Description of the task: Please repeat the records below exactly, skipping any pictures.

Data shown:
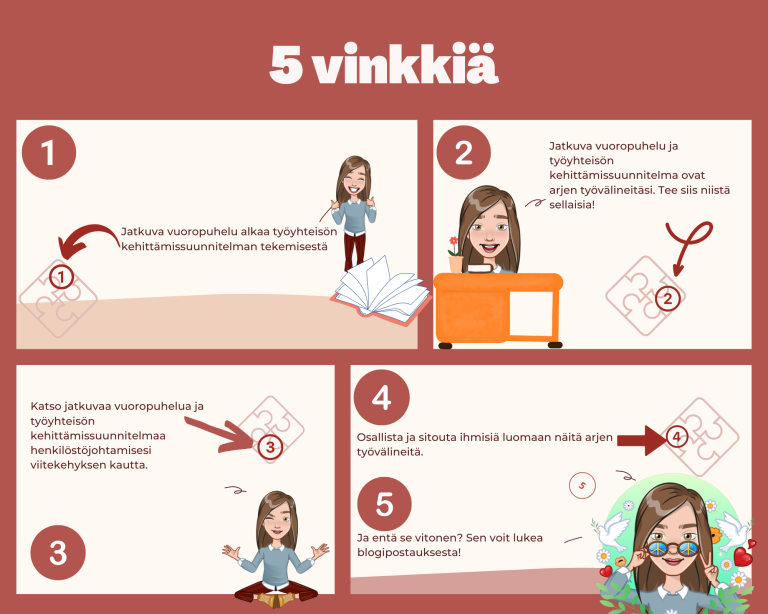 5 vinkkiä

1

Jatkuva vuoropuhelu alkaa työyhteisön kehittämissuunnitelman tekemisestä

1

2

Jatkuva vuoropuhelu ja työyhteisön kehittämissuunnitelma ovat arjen työvälineitäsi. Tee siis niistä sellaisia!

2

Katso jatkuvaa vuoropuhelua ja työyhteisön kehittämissuunnitelmaa henkilöstöjohtamisesi viitekehyksen kautta.

3

3

4

Osallista ja sitouta ihmisiä luomaan näitä arjen työvälineitä.

4

5

5

Ja entä se vitonen? Sen voit lukea blogipostauksesta!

Solution for this problem:
 5 vinkkiä

1

Jatkuva vuoropuhelu alkaa työyhteisön kehittämissuunnitelman tekemisestä

1

2

Jatkuva vuoropuhelu ja työyhteisön kehittämissuunnitelma ovat arjen työvälineitäsi. Tee siis niistä sellaisia!

2

Katso jatkuvaa vuoropuhelua ja työyhteisön kehittämissuunnitelmaa henkilöstöjohtamisesi viitekehyksen kautta.

3

3

4

Osallista ja sitouta ihmisiä luomaan näitä arjen työvälineitä.

4

5

5

Ja entä se vitonen? Sen voit lukea blogipostauksesta!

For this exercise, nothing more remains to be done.